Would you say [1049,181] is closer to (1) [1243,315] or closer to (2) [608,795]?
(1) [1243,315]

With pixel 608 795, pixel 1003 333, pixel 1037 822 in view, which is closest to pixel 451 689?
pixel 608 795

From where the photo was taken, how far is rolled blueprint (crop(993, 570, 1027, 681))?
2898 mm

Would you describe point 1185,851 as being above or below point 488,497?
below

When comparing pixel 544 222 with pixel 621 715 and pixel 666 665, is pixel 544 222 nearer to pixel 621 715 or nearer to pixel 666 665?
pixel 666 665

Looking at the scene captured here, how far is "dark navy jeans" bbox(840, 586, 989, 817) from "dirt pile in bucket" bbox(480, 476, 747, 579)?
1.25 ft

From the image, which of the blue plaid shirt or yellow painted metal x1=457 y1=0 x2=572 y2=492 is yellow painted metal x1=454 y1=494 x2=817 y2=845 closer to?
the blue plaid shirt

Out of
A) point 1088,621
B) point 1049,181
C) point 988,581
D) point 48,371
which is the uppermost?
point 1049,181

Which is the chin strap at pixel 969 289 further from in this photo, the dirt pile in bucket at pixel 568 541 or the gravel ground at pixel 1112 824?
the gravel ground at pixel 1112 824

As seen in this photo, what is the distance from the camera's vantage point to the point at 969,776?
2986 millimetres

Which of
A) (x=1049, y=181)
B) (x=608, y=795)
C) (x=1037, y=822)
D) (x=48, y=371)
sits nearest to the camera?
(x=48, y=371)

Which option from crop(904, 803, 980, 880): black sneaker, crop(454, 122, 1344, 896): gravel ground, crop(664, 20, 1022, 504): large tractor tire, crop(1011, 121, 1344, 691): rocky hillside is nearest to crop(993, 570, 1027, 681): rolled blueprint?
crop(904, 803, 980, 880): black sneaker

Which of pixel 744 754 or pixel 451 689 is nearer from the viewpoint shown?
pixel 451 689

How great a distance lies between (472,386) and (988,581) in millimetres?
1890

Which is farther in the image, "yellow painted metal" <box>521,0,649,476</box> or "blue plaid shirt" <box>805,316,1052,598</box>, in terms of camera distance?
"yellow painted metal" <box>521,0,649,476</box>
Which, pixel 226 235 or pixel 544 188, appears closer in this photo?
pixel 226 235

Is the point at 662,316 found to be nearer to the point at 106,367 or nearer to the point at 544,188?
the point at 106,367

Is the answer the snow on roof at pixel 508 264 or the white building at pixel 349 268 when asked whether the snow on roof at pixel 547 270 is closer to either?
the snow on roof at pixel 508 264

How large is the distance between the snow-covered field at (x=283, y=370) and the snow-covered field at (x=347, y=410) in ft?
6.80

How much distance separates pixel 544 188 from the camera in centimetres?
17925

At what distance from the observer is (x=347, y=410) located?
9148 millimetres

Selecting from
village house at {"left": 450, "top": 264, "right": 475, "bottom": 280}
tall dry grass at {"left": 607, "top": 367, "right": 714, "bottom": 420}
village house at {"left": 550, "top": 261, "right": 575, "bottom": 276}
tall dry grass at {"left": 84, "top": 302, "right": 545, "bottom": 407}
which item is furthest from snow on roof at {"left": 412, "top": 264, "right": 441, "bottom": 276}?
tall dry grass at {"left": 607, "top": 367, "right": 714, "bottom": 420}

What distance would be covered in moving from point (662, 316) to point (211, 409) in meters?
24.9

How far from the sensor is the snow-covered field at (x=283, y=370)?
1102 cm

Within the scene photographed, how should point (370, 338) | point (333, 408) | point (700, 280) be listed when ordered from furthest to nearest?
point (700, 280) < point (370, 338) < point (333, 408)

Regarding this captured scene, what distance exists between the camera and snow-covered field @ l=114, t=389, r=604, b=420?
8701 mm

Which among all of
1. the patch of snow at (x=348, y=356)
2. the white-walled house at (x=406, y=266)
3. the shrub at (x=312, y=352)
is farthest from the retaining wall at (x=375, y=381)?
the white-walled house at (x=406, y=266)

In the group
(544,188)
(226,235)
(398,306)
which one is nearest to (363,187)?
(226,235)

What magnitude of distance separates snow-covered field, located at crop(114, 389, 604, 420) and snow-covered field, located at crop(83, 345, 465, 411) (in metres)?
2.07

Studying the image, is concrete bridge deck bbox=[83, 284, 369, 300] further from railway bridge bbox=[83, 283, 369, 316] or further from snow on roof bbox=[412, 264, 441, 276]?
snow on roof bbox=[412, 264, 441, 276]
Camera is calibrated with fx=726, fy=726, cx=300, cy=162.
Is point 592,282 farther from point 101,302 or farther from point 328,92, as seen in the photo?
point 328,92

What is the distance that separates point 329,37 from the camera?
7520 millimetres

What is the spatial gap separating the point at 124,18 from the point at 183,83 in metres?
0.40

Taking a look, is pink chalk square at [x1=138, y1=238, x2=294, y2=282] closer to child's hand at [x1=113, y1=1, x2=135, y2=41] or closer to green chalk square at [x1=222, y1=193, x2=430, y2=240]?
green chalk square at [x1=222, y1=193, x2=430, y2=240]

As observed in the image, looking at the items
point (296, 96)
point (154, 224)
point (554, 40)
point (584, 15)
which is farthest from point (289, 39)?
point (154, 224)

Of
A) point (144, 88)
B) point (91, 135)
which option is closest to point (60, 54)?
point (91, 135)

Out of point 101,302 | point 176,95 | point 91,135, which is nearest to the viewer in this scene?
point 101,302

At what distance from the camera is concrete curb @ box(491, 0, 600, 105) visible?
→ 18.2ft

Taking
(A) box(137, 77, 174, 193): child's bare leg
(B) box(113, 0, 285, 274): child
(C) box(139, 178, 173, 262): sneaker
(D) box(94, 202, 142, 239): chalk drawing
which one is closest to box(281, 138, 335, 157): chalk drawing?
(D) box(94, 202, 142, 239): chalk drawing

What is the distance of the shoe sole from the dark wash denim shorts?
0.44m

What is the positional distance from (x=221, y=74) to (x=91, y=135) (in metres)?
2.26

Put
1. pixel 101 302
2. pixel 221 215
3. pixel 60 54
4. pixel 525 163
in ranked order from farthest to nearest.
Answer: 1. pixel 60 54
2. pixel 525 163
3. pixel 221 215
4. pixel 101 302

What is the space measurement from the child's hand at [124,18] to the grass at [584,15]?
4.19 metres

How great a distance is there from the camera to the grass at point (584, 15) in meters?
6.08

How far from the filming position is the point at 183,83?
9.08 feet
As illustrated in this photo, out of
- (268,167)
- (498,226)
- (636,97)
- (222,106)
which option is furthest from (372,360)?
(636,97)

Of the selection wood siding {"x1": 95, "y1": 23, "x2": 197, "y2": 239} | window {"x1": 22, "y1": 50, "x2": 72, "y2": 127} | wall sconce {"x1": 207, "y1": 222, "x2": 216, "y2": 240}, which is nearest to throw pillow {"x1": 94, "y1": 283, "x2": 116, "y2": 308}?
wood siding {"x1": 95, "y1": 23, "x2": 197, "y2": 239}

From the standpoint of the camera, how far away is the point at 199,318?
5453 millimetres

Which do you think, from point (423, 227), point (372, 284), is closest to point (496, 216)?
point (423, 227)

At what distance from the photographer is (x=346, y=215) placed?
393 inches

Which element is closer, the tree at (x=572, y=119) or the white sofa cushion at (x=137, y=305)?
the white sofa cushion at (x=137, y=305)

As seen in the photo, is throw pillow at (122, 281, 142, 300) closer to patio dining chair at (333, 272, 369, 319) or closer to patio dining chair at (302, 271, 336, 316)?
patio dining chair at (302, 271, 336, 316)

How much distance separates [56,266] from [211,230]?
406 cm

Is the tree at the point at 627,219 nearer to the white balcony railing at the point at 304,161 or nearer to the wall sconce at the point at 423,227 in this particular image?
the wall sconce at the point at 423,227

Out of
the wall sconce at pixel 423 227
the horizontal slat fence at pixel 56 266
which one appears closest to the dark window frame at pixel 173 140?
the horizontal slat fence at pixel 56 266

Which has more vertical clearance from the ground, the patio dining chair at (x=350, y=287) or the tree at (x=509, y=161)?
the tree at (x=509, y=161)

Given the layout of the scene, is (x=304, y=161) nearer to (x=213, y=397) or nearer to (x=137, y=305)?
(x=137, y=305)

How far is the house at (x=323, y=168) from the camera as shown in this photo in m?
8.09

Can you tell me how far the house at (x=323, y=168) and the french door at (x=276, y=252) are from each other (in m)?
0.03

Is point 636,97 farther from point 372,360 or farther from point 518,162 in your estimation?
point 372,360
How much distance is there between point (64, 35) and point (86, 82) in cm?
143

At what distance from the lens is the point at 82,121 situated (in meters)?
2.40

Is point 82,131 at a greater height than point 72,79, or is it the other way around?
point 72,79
# # #
Could you write out the data from the line that contains "At what distance from the observer" through the line that contains "9148 millimetres", character for character and including both of those lines?

At what distance from the observer is (x=347, y=410) located?
9148 millimetres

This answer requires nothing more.